As rates of obesity increase worldwide, and more rapidly among women from lower socioeconomic groups [12, 13], the contribution of obesity and related metabolic disorders may increase disparities in breast cancer mortality. Obesity is commonly associated with a constellation of metabolic disorders that comprise the metabolic syndrome. The metabolic syndrome is a pathophysiologically distinct inflammatory process comprised of central obesity, insulin resistance, hypertension, and atherogenic dyslipidemia [14] and is associated with a risk of cardiovascular disease, diabetes mellitus [15], and prostate cancer [6]. Individual components of the metabolic syndrome—obesity, elevated insulin levels, and insulin resistance—have been associated with risk for breast cancer [4, 5, 16]. The relationship of obesity as a risk factor for breast cancer is complex, with a protective effect in premenopausal women and a positive association among postmenopausal women [3, 17–19]. The obesity risk in older women has been associated with an increased production of estrogen due to increased adiposity with age [20]. Postmenopausal women have higher rates of hormonally responsive breast cancer (ER+). Furthermore, postmenopausal women have an increased risk of breast cancer once diagnosed with the metabolic syndrome [2, 21]. However, more recently there have been reports of an association of the metabolic syndrome with triple-negative breast cancer or tumors that are absent of ER, PR, and HER2—a small subset of all hormonally non-responsive breast cancer (ER−) [22]. We sought to further understand the relationship between obesity and the metabolic syndrome when tumors are classified as hormonally derived or ER+ versus ER−. In relation to triple-negative breast cancer, ER− breast cancer is more common and would include the more rare subtype of triple negative disease. The association of the metabolic syndrome with ER− breast cancer may indicate that the inflammatory process is associated with the more biologically aggressive and hormonally independent breast cancer.

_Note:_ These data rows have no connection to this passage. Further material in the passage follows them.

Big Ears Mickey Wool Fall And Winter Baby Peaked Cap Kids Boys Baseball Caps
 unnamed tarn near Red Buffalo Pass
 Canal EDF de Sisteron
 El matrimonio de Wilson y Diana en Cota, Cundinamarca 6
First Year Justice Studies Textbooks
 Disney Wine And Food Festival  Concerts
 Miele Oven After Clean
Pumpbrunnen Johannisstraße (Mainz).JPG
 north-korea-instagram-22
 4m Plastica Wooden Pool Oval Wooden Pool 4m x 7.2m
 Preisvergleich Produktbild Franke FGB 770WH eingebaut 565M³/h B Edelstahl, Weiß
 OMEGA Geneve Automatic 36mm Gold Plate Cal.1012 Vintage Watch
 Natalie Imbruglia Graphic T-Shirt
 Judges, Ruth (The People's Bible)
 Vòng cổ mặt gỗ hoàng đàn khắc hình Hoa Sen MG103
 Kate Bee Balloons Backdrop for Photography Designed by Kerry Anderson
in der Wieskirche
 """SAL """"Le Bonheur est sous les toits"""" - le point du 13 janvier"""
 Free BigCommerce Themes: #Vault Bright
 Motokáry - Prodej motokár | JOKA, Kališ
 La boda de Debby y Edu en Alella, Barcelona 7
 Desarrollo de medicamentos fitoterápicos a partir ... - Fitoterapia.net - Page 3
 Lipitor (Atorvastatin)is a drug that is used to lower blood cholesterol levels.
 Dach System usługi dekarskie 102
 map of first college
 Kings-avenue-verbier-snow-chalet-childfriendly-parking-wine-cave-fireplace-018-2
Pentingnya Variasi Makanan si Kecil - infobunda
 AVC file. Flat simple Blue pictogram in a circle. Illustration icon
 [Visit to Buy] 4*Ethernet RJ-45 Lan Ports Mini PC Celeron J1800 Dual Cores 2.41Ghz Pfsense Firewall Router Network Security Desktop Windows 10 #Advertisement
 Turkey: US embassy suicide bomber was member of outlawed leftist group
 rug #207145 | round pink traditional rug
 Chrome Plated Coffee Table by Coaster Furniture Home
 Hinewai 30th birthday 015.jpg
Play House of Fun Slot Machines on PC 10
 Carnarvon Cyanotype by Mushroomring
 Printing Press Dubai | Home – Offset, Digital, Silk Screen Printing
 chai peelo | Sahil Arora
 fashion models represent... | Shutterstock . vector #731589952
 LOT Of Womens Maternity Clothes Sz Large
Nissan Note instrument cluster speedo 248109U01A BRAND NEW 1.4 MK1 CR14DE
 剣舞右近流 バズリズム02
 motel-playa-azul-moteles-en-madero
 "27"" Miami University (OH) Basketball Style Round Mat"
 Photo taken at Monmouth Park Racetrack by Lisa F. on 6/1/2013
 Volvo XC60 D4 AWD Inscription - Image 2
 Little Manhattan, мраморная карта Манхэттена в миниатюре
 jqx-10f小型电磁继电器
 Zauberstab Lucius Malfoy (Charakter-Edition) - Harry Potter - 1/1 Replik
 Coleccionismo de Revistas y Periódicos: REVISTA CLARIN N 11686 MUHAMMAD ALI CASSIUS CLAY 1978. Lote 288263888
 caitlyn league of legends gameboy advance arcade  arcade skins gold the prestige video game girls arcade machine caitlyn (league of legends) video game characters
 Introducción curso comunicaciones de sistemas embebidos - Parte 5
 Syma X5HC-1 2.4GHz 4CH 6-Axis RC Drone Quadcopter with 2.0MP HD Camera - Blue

We conducted a retrospective review to determine whether the components of the metabolic syndrome occurred more commonly among women with more biologically aggressive (ER−) breast cancer.
Methods
All female breast cancer patients, diagnosed between 1999 and 2005, were identified through the Tumor Registry of the Comprehensive Cancer Center at Wake Forest University. Of the 1,533 women identified, 1,081 had estrogen receptor status recorded. From the tumor registry, we obtained the date of diagnosis, age, stage, progesterone receptor, and grade of the breast cancer. Race was obtained from the medical records. The electronic medical records (EMR) of Wake Forest University Baptist Medical Center were then queried for all the diagnoses and medications that were entered into the medical record within 2 years following the breast cancer diagnosis. To ensure that we captured all possible components of the metabolic syndrome, we obtained all available blood pressures, heights, weights, glucose values, triglyceride levels, and HDL levels for each woman for the same 2-year time period. In total, over 70,000 data points were gathered from the EMR. Patients were excluded from the analysis if they did not have at least one diagnosis, one medication, one systolic blood pressure (SBP), and one weight record, leaving 860 patients in the analysis.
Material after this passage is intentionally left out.